Howell Hurst Uncategorized

A Blog I wrote weeks ago was about donating one’s body to medical science. The feedback was interesting. People either found it a strange idea, or agreed with it, or rejected it totally. One lady said she’d never thought of the idea but liked it so much she was changing her will. Another lady said she had known of medical students disrespecting cadavers. Therefore, she refused to leave her body to young medical students with so little sensitivity. I was glad to have touched an issue revealing such wide diversity in thought.

There are more immediately vital things to discuss, however. I am personally disturbed by the trajectory the US is taking regarding homeless people. A unique piece of in-depth factual reporting has dealt with this subject recently. It documents in meticulously researched detail how US city and state governments are passing laws making it a criminal offense to be homeless on America’s streets.
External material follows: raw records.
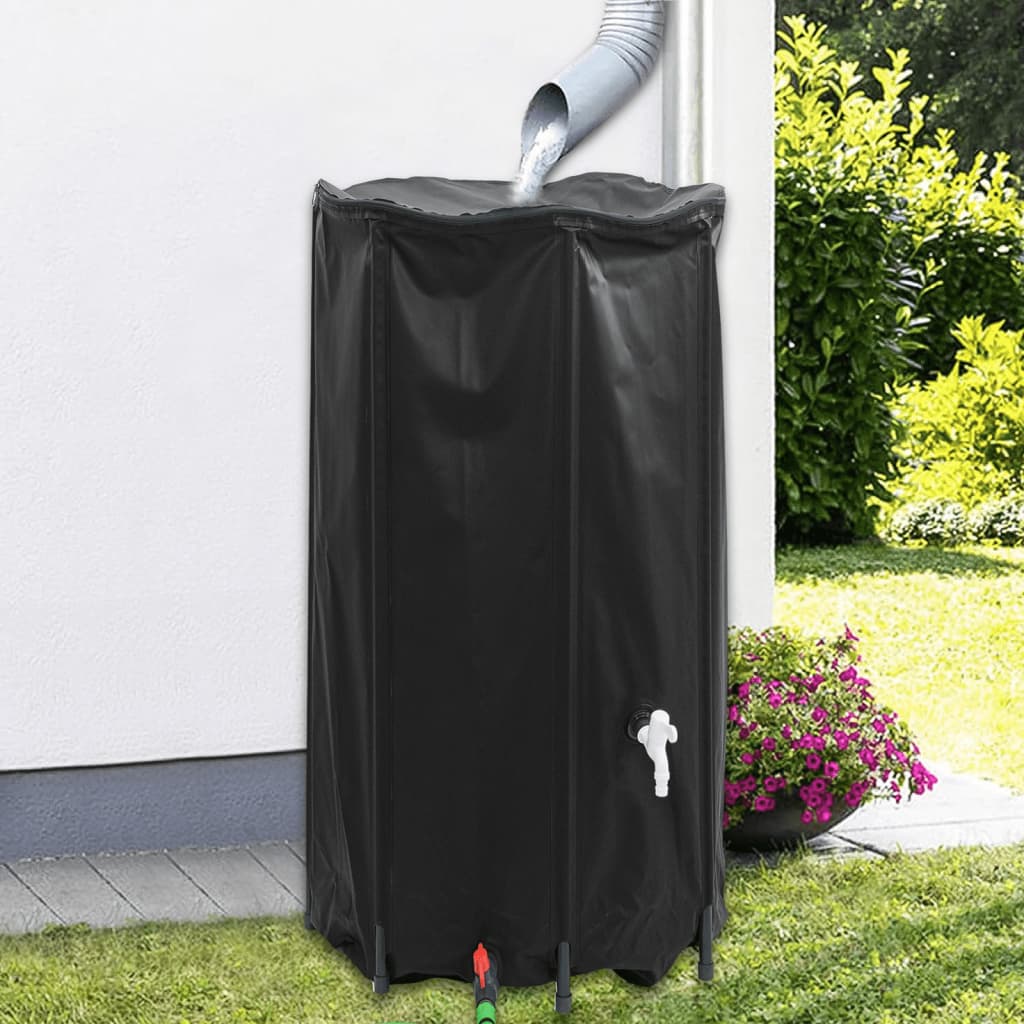 vidaXL Watertank met kraan opvouwbaar 750 L PVC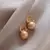 Brincos de Pérola Branca Extragrandes com Zircão e Acabamento Dourado - Elegâ - Explorando Variedades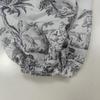 Women Elegant High Waist Tied Printed Long Sleeve A Line Short Dress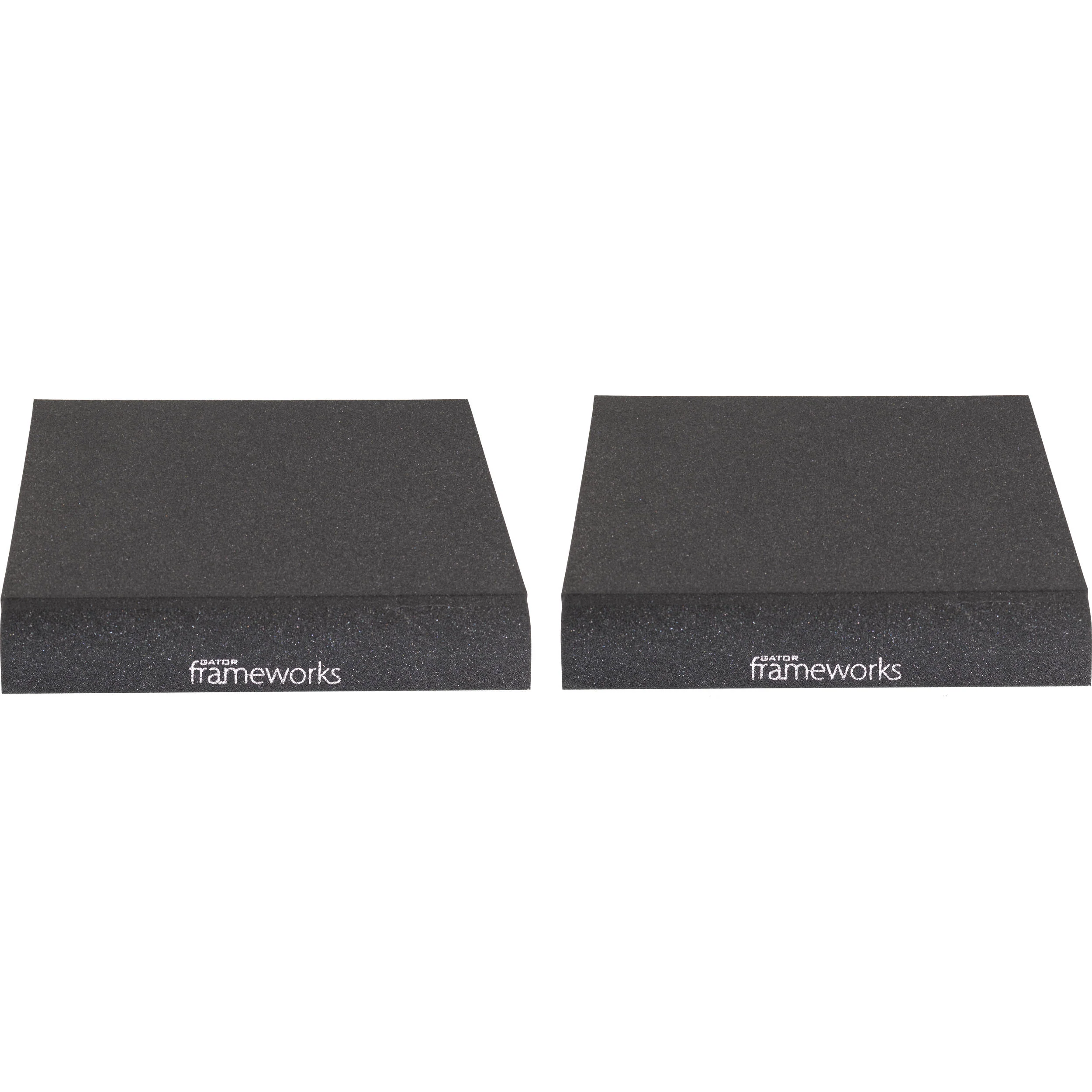 Gator Cases Frameworks Studio Monitor Isolation Pads (Pair, Medium) - Image 3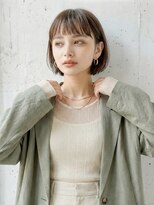 グルス(GruS) #内巻きボブ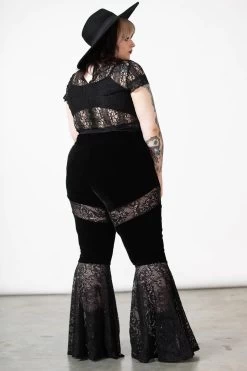 Solstice Bell Bottoms -Alchemy Store SOLSTICE BELL BOTTOMS PLUS W E x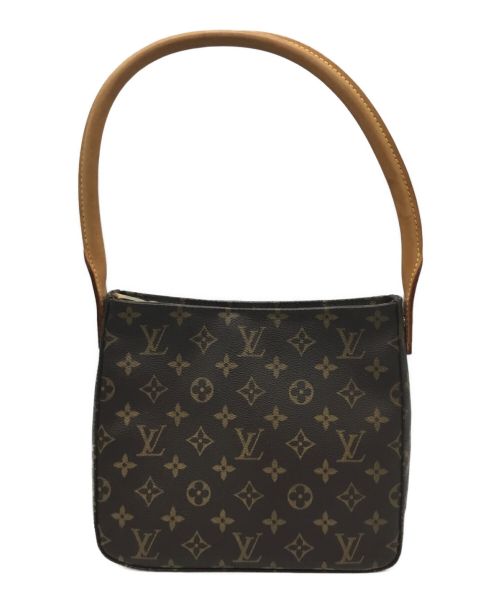 LOUIS VUITTON（ルイ ヴィトン）LOUIS VUITTON (ルイ ヴィトン) ショルダーバッグ ブラウンの古着・服飾アイテム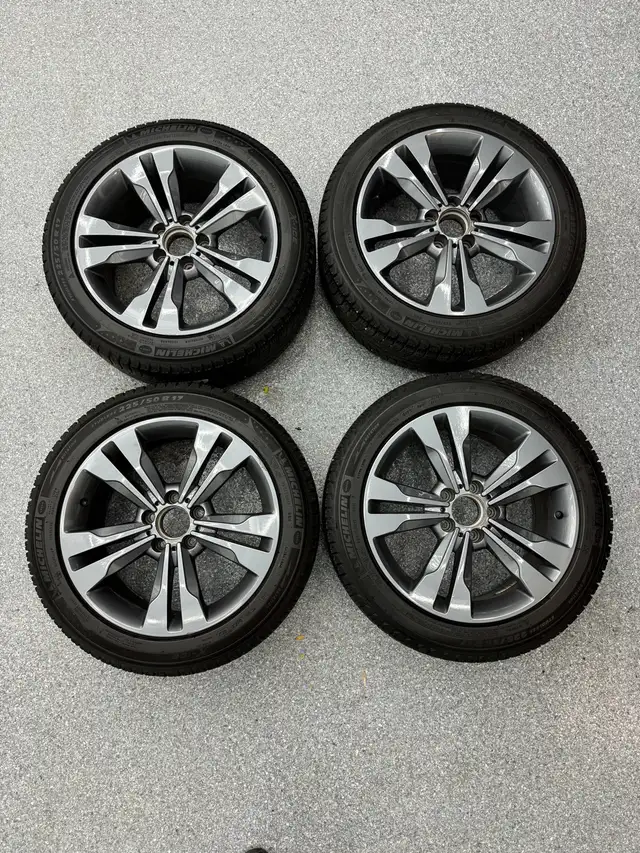 225/50R17 Michelin X-Ice VW Golf/GTi/Jetta  Winter Tire Pkg in Tires & Rims in City of Toronto - Image 2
I suggest you read one report at least of this phenomenon. The following one covers it as well as do several other US and foreign news media:

huffingtonpost.com anti-homeless-laws

I find this issue particularly disturbing because I was once homeless and I know the desperation one feels in such a circumstance. Treating homeless Americans officially as criminals is in my mind un-American. When a predominantly Christian population silently allows it to occur, they are stepping over a dangerous line. Criminalizing homeless people, most of whom have mental, alcohol, and drug problems, is damnably hypocritical. It is cruel. It is despicable. It is disgusting. It is bestial. It is utterly and entirely indefensible.